Choosing appropriate camera equipment - Guidance Needed

Hi,

I have a fairly ambitious project for arduino.

I wish to lower a camera down a hole for inspection purposes. The hole is quite large in both diameter and depth. I would like the camera to be connected at depth via physical connection.i.e. a long cable connecting the camera to a screen at the surface. The long cable will be connected to a distance encoder such that someone on the surface could see the depth of which the camera is at, at any time. The idea is to have four cameras, each with approx 120° to 150° Field of view, arranged in a circle such that the full circumference is captured in video, with plenty of camera overlap. After the inspection, the four videos can be stiched together (at a later time, probably on a PC). I would like only one of the four cameras to send the video to a screen which would be viewed at the surface live during the inspection. Note that the camera may need to go 30m down a hole and the user won't be standing directly over the hole and as such a clear line of site will not be achieved, thus the need for a wired system. Further, the surface will be protected with a steel mesh layer to stop people falling in. If using wireless transmission I would worry that this mesh would interrupt the signal.

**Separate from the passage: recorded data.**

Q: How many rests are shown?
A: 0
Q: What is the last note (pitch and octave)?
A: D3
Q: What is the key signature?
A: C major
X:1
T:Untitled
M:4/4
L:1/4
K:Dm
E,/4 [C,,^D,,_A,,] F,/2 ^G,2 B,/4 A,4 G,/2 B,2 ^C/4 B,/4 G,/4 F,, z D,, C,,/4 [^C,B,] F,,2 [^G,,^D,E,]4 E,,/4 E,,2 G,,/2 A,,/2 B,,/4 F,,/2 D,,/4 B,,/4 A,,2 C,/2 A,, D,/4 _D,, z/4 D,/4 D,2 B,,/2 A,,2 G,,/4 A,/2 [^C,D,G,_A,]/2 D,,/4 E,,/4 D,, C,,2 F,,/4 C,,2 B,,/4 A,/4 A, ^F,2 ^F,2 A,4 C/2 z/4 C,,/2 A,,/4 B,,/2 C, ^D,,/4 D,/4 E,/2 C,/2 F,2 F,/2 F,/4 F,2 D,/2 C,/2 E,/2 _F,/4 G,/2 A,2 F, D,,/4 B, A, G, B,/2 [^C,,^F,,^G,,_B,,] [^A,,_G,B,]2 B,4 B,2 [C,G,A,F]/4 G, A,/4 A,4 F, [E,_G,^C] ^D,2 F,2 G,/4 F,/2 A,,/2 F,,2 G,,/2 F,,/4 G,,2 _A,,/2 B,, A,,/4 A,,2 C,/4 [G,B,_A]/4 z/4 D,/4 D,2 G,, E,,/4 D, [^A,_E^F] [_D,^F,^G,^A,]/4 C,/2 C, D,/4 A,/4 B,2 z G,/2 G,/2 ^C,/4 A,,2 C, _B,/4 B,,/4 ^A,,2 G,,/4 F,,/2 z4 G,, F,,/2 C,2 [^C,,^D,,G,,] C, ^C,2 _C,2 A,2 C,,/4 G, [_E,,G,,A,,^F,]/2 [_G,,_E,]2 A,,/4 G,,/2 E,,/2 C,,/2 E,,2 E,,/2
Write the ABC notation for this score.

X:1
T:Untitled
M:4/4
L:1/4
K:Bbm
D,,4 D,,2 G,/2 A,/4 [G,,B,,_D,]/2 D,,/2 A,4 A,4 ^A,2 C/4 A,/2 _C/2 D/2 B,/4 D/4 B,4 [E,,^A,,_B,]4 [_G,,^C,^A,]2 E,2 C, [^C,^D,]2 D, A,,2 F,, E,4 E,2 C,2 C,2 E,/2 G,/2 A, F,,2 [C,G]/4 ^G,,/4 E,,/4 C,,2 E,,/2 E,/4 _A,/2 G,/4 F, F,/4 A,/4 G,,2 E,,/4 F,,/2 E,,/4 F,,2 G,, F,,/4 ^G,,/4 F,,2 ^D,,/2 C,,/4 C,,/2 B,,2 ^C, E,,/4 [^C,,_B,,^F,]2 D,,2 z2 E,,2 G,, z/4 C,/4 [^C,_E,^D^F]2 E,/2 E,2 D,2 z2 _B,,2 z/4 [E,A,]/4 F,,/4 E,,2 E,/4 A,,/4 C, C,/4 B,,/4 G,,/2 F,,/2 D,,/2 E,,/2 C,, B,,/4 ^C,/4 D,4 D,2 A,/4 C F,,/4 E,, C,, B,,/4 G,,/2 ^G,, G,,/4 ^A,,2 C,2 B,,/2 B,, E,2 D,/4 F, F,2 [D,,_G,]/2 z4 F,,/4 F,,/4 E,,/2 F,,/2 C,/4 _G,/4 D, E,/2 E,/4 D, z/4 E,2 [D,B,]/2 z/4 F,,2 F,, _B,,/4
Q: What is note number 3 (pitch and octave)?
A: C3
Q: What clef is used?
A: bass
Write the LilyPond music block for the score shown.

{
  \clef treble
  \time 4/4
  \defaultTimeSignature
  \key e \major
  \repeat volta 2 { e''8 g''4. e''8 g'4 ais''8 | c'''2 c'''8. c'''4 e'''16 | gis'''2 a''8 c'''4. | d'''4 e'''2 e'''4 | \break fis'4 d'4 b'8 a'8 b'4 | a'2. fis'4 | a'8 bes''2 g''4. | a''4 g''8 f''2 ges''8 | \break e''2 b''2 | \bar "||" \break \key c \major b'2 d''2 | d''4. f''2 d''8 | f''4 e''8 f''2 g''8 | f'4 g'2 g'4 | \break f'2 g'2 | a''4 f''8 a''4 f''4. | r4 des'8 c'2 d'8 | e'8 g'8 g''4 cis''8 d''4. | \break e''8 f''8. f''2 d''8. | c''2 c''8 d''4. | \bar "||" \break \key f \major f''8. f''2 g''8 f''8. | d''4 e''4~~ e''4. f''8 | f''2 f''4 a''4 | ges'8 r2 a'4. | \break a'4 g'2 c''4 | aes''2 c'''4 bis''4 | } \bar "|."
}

What I would like arduino or similar micro controller to do:

a. Turn four (4) cameras on. b. turn them all to record mode Within a few milli seconds of each other. c. i. Overlay distance, orientation (from magnetometer) on video display, possible along the lines of https://www.open-electronics.org/a-video-overlay-shield-for-arduino/ ii.Save the distance encoder information and record it to a txt or csv file with time stamp, distace and orientation (From magnetometer). The distance encoder will provide information on how far the setup is down the hole or from a reference/zero point. d. rotation control via a motor. The equipment will be lowered down a hole with either set of three wires/cables in a triangluar shape or a single central point (Centre of mass, not geometrical centre). If the setup wants to start rotating, the motor will be engaged. The idea is to resist rotation (i.e. by rotating the motor to provide an equal and opposite reaction to the rig).

My question/required guidance is regarding the cameras to be used for such a project.

I've got an arducam, however it's frame rate is too low for this application. I need some video with at least 30 fps.

I've done some reading on FPV cameras, however they are all wireless.

Not sure which type of camera is suitable.

If you have any recommendations, please let me know.

Thank you.

An Arduino is much too slow to handle video signals, or even still images with any sort of decent resolution.

An Arduino could be used to monitor the encoder to keep track of depth and (depending on the type of camera) it might be able to switch the camera on and off, or trigger the taking of a still image. The problem is how might the Arduino interface with the camera.

Super-imposing data from the Arduino onto the film at a later date is well beyond my knowledge. I guess if the Arduino data has real-time-clock data associated with each measurement there may be a way to sync that with similar data on the video file.

I wonder would it be easier to have a fifth camera recording the image on a display that is updated by the Arduino. It's a bit of a Heath-Robinson (Rube Goldberg) solution but it may allow you to use the same process that you are using to mix the images from the other 4 cameras.

...R

You may be better off employing a Raspberry Pi for this application. It can certainly handle live video (depending on the resolution) and do such time overlays. The Pi can of course also start the video streams and do other tasks.